═════ Sélection ═════

Système d’innovation pour l’irrigation à petite échelle (Bangladesh)

  • Une organisation de la société civile a lancé une pompe à bas coût pour créer des marchés. Les petits fabricants ont apporté des modifications innovantes au produit pour répondre aux besoins locaux

Système d’innovation pour la production de riz doré (Monde)

  • Partenariat complexe entre multinationales, organisations de recherche agricole, universités et fondations pour le développement. Un ensemble complexe (mais créatif) de dispositions institutionnelles utilisées pour cibler les plus démunis.

Ce que ces exemples ont en commun : La croissance prend son envol tandis que les secteurs sont progressivement confrontés à un certain nombre de défis. La résolution de ces défis a souvent été liée à leur capacité à améliorer l’interaction et les relations nécessaires entre les divers acteurs pour répondre aux défis tels que : respecter les normes de qualité draconiennes, comment rester compétitif, s’adapter aux goûts évolutifs du consommateur, relever les défis technologiques, etc. Tous ces exemples illustrent donc l’importance d’améliorer les relations entre les différents acteurs, de renforcer non seulement l’action collective, le rôle de facilitation et de coordination entre les différents intermédiaires, mais aussi leur base de compétences, et de créer un environnement propice.

Source : Rajalahti R., Hall A., Banque mondiale 2006, Hall et al. 2007.

Le concept de « système d’innovation agricole » (SIA) a été développé pour mieux comprendre comment l’agriculture d’un pays peut faire meilleur usage des nouvelles connaissances et concevoir des formes d’interventions alternatives aux programmes d’investissement dans la recherche. Un cadre conceptuel simplifié est illustré à la figure 1. Ce cadre présente les principaux acteurs (à savoir les prestataires et les utilisateurs de connaissances et technologies agricoles habituels ainsi que les institutions relais/intermédiaires et les acteurs qui facilitent l’interaction parmi eux), leurs interactions potentielles – toutes influencées par le contexte de la politique agricole – et l’ensemble des institutions informelles, les comportements et les pratiques qui appuient ou entravent les processus innovants. Entendre promouvoir les innovations dans l’agriculture implique avant tout la mise en place d’un programme d’appui coordonné à la recherche, à la vulgarisation et à l’enseignement agricoles, le renforcement des partenariats d’innovation et des liens d’interdépendance de la chaîne de valeur agricole et la création d’un environnement propice au développement de l’agriculture.

═════ Données présentées ═════

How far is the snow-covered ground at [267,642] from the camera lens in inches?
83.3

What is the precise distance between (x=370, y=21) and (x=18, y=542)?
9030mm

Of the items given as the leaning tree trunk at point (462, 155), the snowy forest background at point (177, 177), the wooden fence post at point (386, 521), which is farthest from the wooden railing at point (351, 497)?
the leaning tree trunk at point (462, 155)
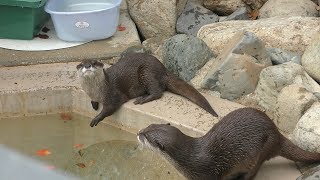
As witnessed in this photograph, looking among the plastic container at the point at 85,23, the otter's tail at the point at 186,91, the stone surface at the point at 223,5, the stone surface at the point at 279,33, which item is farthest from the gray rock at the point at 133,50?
the stone surface at the point at 223,5

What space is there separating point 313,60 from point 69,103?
153 cm

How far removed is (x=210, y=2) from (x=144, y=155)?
1976mm

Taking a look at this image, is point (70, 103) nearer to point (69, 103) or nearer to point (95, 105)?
point (69, 103)

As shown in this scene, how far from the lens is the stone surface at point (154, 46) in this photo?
3911 mm

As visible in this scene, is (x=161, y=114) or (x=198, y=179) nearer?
(x=198, y=179)

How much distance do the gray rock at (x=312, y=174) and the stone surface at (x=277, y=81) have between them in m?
0.68

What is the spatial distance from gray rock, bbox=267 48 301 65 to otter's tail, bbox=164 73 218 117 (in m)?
0.63

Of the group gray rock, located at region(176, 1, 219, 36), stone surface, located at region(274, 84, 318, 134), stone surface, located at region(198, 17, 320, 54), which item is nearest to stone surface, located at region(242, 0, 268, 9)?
gray rock, located at region(176, 1, 219, 36)

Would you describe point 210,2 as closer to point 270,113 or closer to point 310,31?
point 310,31

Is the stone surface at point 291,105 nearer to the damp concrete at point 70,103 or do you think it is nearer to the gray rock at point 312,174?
the damp concrete at point 70,103

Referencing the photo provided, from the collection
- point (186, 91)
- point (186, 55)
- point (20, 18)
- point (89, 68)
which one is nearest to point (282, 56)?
point (186, 55)

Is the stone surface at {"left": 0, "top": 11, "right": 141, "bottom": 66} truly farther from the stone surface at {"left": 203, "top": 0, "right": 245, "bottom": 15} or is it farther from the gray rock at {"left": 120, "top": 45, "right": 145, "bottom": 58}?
the stone surface at {"left": 203, "top": 0, "right": 245, "bottom": 15}

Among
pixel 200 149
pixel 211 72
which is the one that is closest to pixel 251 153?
pixel 200 149

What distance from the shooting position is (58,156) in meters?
3.07
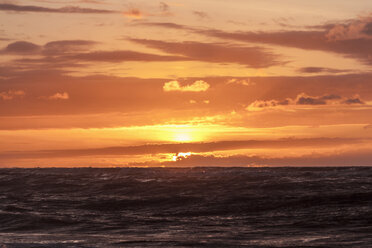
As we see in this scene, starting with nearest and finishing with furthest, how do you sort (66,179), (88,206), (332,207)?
(332,207) < (88,206) < (66,179)

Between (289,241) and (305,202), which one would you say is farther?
(305,202)

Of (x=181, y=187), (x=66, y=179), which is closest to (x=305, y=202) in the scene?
(x=181, y=187)

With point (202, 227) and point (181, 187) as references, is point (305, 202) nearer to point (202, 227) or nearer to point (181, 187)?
point (202, 227)

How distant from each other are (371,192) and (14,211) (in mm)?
27530

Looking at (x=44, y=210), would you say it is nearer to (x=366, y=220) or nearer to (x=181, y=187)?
(x=181, y=187)

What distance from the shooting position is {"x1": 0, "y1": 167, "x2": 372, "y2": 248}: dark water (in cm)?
2900

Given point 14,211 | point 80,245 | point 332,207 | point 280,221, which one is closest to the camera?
point 80,245

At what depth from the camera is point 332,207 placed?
40.7 metres

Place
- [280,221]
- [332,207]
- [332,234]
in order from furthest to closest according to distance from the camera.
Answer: [332,207]
[280,221]
[332,234]

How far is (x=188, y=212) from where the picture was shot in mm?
42500

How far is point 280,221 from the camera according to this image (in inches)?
1411

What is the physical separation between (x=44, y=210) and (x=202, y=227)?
15412 mm

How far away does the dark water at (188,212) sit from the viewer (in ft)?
95.1

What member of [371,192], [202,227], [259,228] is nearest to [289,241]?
[259,228]
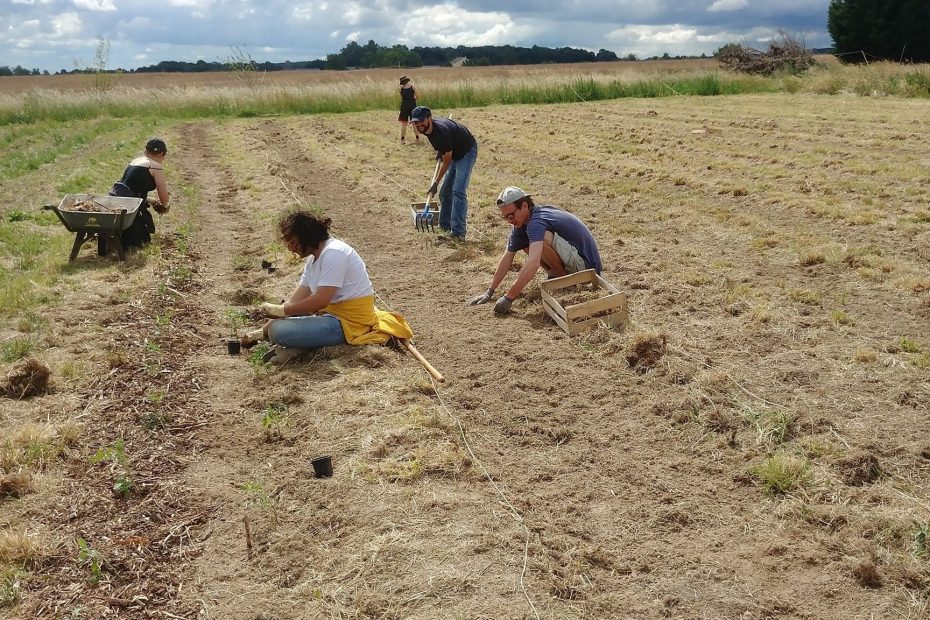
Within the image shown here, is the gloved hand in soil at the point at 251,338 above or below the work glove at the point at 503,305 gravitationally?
below

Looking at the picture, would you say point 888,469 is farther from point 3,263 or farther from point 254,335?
point 3,263

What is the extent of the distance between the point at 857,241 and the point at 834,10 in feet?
111

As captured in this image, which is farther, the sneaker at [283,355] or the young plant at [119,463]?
the sneaker at [283,355]

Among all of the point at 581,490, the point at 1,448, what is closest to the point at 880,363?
the point at 581,490

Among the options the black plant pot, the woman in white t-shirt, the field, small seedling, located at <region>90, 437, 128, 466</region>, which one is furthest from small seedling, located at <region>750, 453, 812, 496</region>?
small seedling, located at <region>90, 437, 128, 466</region>

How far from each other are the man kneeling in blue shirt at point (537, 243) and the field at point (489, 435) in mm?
340

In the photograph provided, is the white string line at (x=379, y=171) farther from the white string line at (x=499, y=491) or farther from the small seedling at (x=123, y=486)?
the small seedling at (x=123, y=486)

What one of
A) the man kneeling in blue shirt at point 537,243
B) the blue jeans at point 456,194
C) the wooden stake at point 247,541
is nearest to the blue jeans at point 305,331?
the man kneeling in blue shirt at point 537,243

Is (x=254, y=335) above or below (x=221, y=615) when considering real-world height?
above

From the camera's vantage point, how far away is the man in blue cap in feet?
27.7

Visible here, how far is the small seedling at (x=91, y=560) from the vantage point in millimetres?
3326

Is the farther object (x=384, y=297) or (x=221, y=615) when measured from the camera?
(x=384, y=297)

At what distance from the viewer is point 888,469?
397 centimetres

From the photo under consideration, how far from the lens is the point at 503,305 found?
653cm
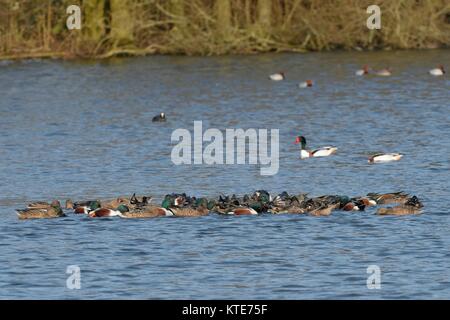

═════

> **Consigne 1**
Indiquez si chacune des affirmations suivantes concorde avec le texte sur les systèmes d'innovation agricole, en répondant par oui ou par non et en citant les mots du texte qui tranchent.
(a) Au Bangladesh, la pompe à bas coût a été lancée par des multinationales.
(b) Le partenariat pour la production de riz doré associe des universités.
(c) Le cadre conceptuel simplifié est illustré à la figure 1.
> **Consigne 2**
Répondez aux questions suivantes d'après le texte sur les systèmes d'innovation agricole.
(a) Qu'ont fait les petits fabricants au Bangladesh ?
(b) Quel sigle désigne le « système d'innovation agricole » ?
(c) Quelle année accompagne la mention de la Banque mondiale dans la source ?
> **Consigne 3**
Rédigez la suite du texte sur les systèmes d'innovation agricole, en reprenant après sa dernière phrase.

> **Réponse 1**
(a) Non : « Une organisation de la société civile a lancé une pompe à bas coût pour créer des marchés. »
(b) Oui : « Partenariat complexe entre multinationales, organisations de recherche agricole, universités et fondations pour le développement. »
(c) Oui : « Un cadre conceptuel simplifié est illustré à la figure 1. »

> **Réponse 2**
(a) Ils ont apporté des modifications innovantes au produit pour répondre aux besoins locaux.
(b) SIA.
(c) 2006.

> **Réponse 3**
Figure 1. Diagramme conceptuel d’un système d’innovation agricole

Source : Spielman et Birner (2008); adapté de Arnold et Bell (2001).

Cadres conceptuels. En quoi l’approche des systèmes d’innovation est-elle différente d’une part des efforts consentis par le passé pour renforcer les capacités de la recherche agricole et d’autre part des programmes d’investissement destinés à renforcer les capacités d’innovation ? Le tableau 1 résume les trois principaux cadres, leurs particularités et leurs différences, qui ont contribué à enrichir notre compréhension et à orienter nos investissements dans les systèmes de connaissances et les capacités d’innovation. Dans les années 1980, le modèle linéaire était utilisé pour soutenir la nécessité de renforcer les systèmes nationaux de recherche agricole (NARS) et les investissements visaient à développer les activités de recherche à travers le renforcement des infrastructures, des capacités, de la gestion et du cadre politique d’appui à l’échelon national. Depuis les années 1990, le concept de systèmes d’information et de connaissances agricoles (AKIS) met davantage en exergue les facteurs agissant du côté de la demande. Le nouveau cadre pour promouvoir les systèmes d’innovation agricoles a permis de guider l’approche visant à planifier la production et l’utilisation des connaissances. Il souligne l’importance de développer des organisations efficientes et des liens recherche-vulgarisation-agriculteurs efficaces, et ne repose pas seulement sur les approches NARS et AKIS mais se doit d’inclure les facteurs supplémentaires nécessaires pour permettre aux acteurs de collaborer et de répondre aux besoins (compétences professionnelles, mécanismes incitatifs pour développer des partenariats, amélioration des flux de connaissances, etc.) ainsi que les facteurs propices pour permettre aux acteurs d’innover.

Table 1. The main characteristics of the three main frameworks used in promoting and investing knowledge in agriculture sector.

Particularités NARS AKIS SIA
Acteurs Organismes de recherche Agriculteurs, recherche, vulgarisation et enseignement Large spectre d’acteurs
Objectif spécifique Inventions et transfert technologiques Adoption technologique et innovation Différents types d’innovation
Principe d’organisation Utiliser la science pour créer de nouvelles technologies Evaluer les connaissances agricoles Nouvelles utilisations des connaissances pour le changement social et économique
Mécanisme d’innovation Transferts de technologie Echange de connaissances et d’informations Interaction et innovation parmi les parties prenantes
Rôle des politiques Allouer des ressources, fixer des priorités Lier la recherche, la vulgarisation et l’enseignement Favoriser l’innovation
Nature du renforcement des capacités Renforcement des infrastructures et des ressources humaines Renforcer la communication entre les acteurs en milieu rural Renforcer l’interaction entre tous les acteurs ; créer un environnement propice

NARS = Systèmes nationaux de recherche agricole; AKIS = Systèmes d’information et de connaissances agricoles; SIA = Système d’innovation agricole.
Source : Banque mondiale 2006.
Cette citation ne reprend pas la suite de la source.